> [Votre objectif]
Recopiez le passage du texte sur Jan Krizenecky compris entre « Jan Krizenecky, le » et « du XIXe siècle. » inclus, en substituant « créateur » à « fondateur ».

Jan Krizenecky, le père du cinéma tchèque
La série des documentaires et de petits films de fiction tournés par Jan Krizenecky, disparu il y a tout juste 85 ans, lui assure la place de fondateur du cinéma tchèque et constitue une source non négligeable d'informations sur la vie de la société tchèque à la fin du XIXe siècle.
"Les exercices des membres de l'association sportive Sokol de Mala Strana", "Une scène des bains publics", "Défilé militaire à l'occasion de la Fête-Dieu", "Le rêve d'un vieux garçon" - tels sont les titres de quelques uns des films réalisés par Jan Krizenecky. Cet architecte et employé de la mairie de Prague né en 1868 et mort en 1921, avait une âme de pionnier. Depuis sa jeunesse il est attiré par la photographie. On lui doit entre autres une documentation photographique de vieux quartiers de Prague. Dans les archives il y a quelque 4000 photos sur plaques de verre réalisées entre 1905 et 1915.
En 1896, ce photographe amateur assiste à un spectacle des frères Lumière, qui présentent à Prague les "images animées" et c'est un coup de foudre. Jan Krizenecky se rend à l'usine des frères Lumière à Lyon et achète avec de l'argent emprunté le célèbre cinématographe, appareil qui est à la fois caméra et projecteur. Il se lance immédiatement dans la production de ses propres films qu'il présente dans un pavillon pour 180 spectateurs spécialement construit dans l'aire de l'Exposition d'architecture à Prague. "Il se peut que nombreux visiteurs de l'exposition se verront eux-mêmes vivants sur l'écran," annoncent au public ébahi les slogans publicitaires. Et c'est vrai car certains films sont tournés pendant l'exposition. Le public est fasciné, le succès énorme. Sur l'écran les spectateurs sidérés voient par exemple rouler un tram sur la place de la Vieille-Ville à Prague, on assiste à une intervention de pompiers lors d'un incendie ou aux courses de chevaux à Prague-Chuchle.
Mais Jan Krizenecky ne s'arrête pas là et se lance dans le film de fiction. Avec le comédien Josef Svab-Malostransky il tourne plusieurs sketches aux titres significatifs "Un rendez-vous dans un moulin", "Le vendeur de saucisses et le colleur d'affiches", "Le rire et les pleurs", etc. Ces petites histoires modestes et naïves n'en sont pas moins les premières pierres du cinéma tchèque. Bien que le pavillon de cinéma ait été démoli après l'Exposition d'architecture, et bien que Jan Krizenecky ait repris son poste d'employé municipal, d'autres adeptes ont déjà attrapé le virus des "images animées" et le cinéma finira par s'imposer dans le milieu tchèque en tant que "Septième art".

> [Informations fournies]
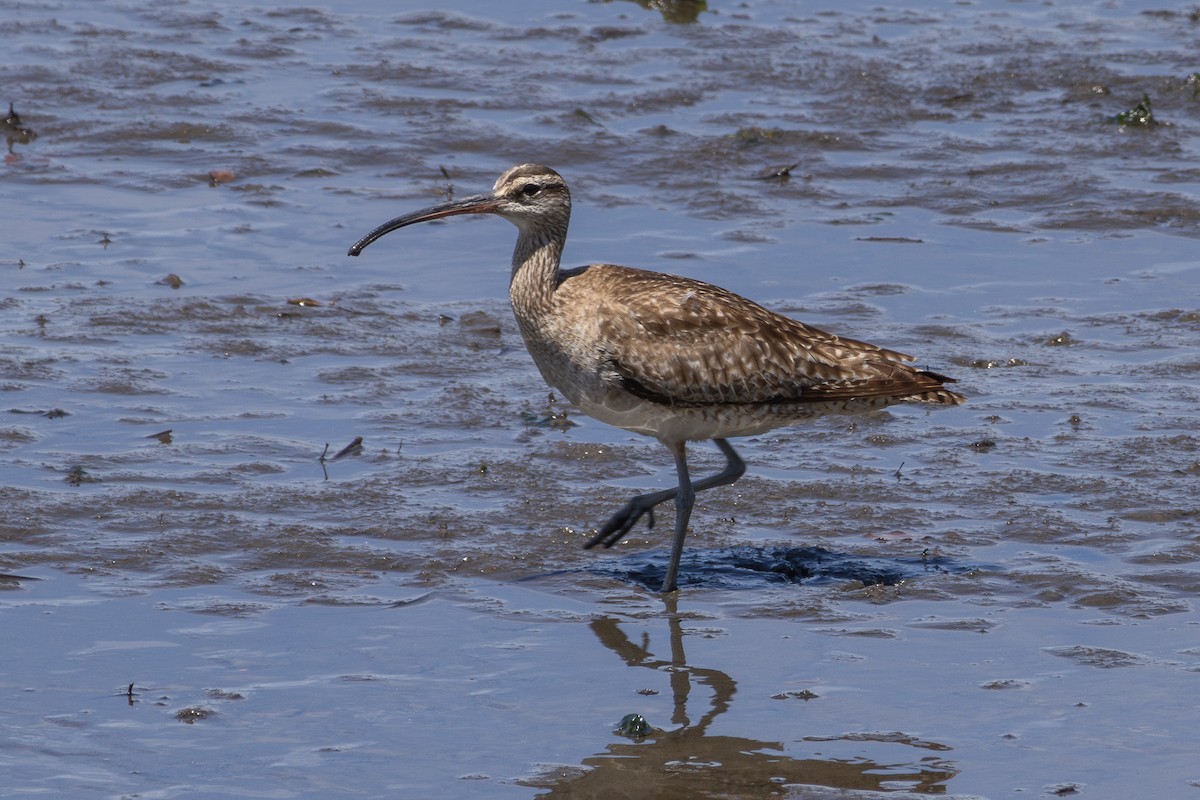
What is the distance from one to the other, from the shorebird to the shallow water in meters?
0.55

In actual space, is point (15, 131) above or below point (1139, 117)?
below

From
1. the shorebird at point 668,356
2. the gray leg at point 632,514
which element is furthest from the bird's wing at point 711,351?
the gray leg at point 632,514

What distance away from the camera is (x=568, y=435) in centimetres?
887

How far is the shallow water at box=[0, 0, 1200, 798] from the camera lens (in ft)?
20.1

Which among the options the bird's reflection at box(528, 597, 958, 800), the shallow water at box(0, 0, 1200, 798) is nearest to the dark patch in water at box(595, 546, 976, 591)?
the shallow water at box(0, 0, 1200, 798)

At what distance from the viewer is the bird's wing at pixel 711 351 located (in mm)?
7395

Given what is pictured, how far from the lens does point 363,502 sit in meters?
7.97

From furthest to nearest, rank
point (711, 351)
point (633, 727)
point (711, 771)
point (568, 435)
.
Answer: point (568, 435)
point (711, 351)
point (633, 727)
point (711, 771)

> [Réponse à l'exercice]
Jan Krizenecky, le père du cinéma tchèque
La série des documentaires et de petits films de fiction tournés par Jan Krizenecky, disparu il y a tout juste 85 ans, lui assure la place de créateur du cinéma tchèque et constitue une source non négligeable d'informations sur la vie de la société tchèque à la fin du XIXe siècle.